I wondered then whether the village of Hallstatt is benefiting from tourism. Apart from the restaurants which work well (the terraces were full when I was there), the visitors are more likely to be excursionists since they don’t often spend the night in Hallstatt.

Having walked around the village, I saw that at the landing stage there was already a line of people waiting for the next boat. As I saw more and more people joining this queue, I also decided to get in line, not seeing the point of staying longer in Hallstatt, as it is impossible to rest quietly in the village. The boat ride to the train station was even nicer than the outward journey.


In 2019, Europe’s cities have made special efforts to deal with the problem of over-tourism in their own way. In the summer, Rome introduced a €250 fine for sitting on the steps of the Spanish square, while at the same time announcing its intention to restrict access to the Trevi fountain. In Amsterdam, bans have been announced on Red Light district circuits and beer bikes.

It is always difficult to counteract mass tourism, hence the plea of the mayor of Hallstatt that tourists no longer come to his village in such large numbers. From 1 May 2020, the number of buses allowed to come is limited to 54 per day, which is still a lot. This is not to mention the tourists who come by car, train and boat. This is a modest measure, but one that may have a good impact on the influx of tourists to Hallstatt. Only time will tell.


Today, the Corona crisis has turned everything upside down. An article in the Neue Zürcher Zeitung explains that this virus has changed everything for the Austrian village, above all because the main tourist segments were Asian. Indeed, calm, without tourists, has returned to Hallstatt and will not soon see Asian groups disembarking by dozens a day.

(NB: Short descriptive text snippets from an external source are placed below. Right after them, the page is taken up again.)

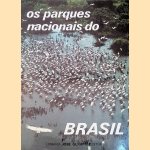 Os parques nacionais do Brasil
Maria Tereza Jorge Pádua e.a.
€ 10,00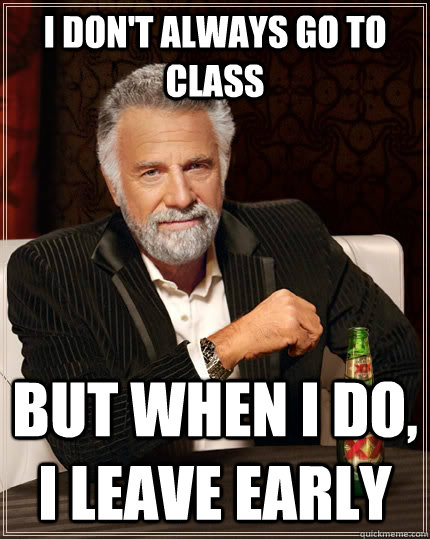 I don't always go to class but when I do, I leave early  The Most Interesting Man In The World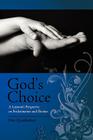 God's Choice: A Layman's Perspective on Election and Predestination By Dan Quakkelaar Cover Image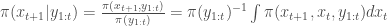 \pi(x_{t+1}|y_{1:t}) = \frac{\pi(x_{t+1},y_{1:t})}{\pi(y_{1:t}) }=\pi(y_{1:t})^{-1}\int \pi(x_{t+1},x_t,y_{1:t})d x_t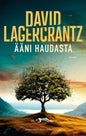 Etukansi. David Lagercrantz Ääni haudasta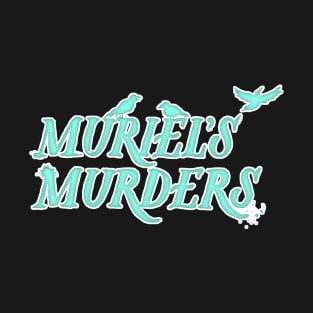 Logo v3 | Muriel's Murders T-Shirt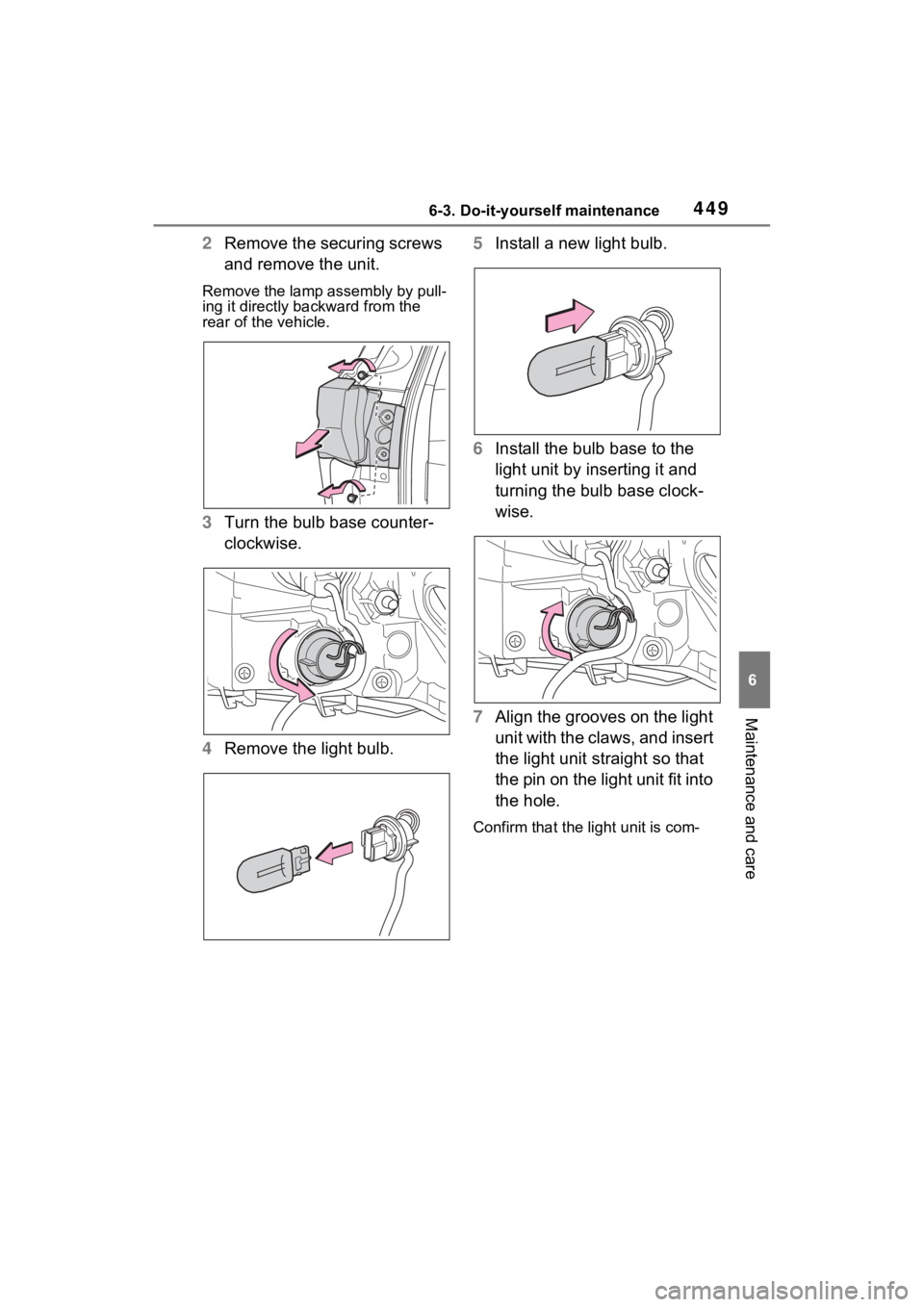TOYOTA SIENNA HYBRID 2023 Owners Manual 4496-3. Do-it-yourself maintenance
6
Maintenance and care
2Remove the securing screws
and remove the unit.
Remove the lamp assembly by pull-
ing it directly backward from the
rear of the vehicle.
3T TOYOTA SIENNA HYBRID 2023 Owners Manual 4496-3. Do-it-yourself maintenance
6
Maintenance and care
2Remove the securing screws
and remove the unit.
Remove the lamp assembly by pull-
ing it directly backward from the
rear of the vehicle.
3T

One passage (translated here) caught my attention: “Many villagers, who had previously suffered from the agitation, said: ‘Hallstatt belongs to us again now’. As an entrepreneur (I imagine the town), it also sees advantages in slowing things down: “This is a chance to think fundamentally about the kind of tourism we really want to offer in Hallstatt”. »

The world was for a while almost at a standstill. Some actions, whether touristic or not, will perhaps change after this Covid-19 situation will finally be totally behind us (yes, soon a past, but by no means to be forgotten!). Again, only the future will tell us.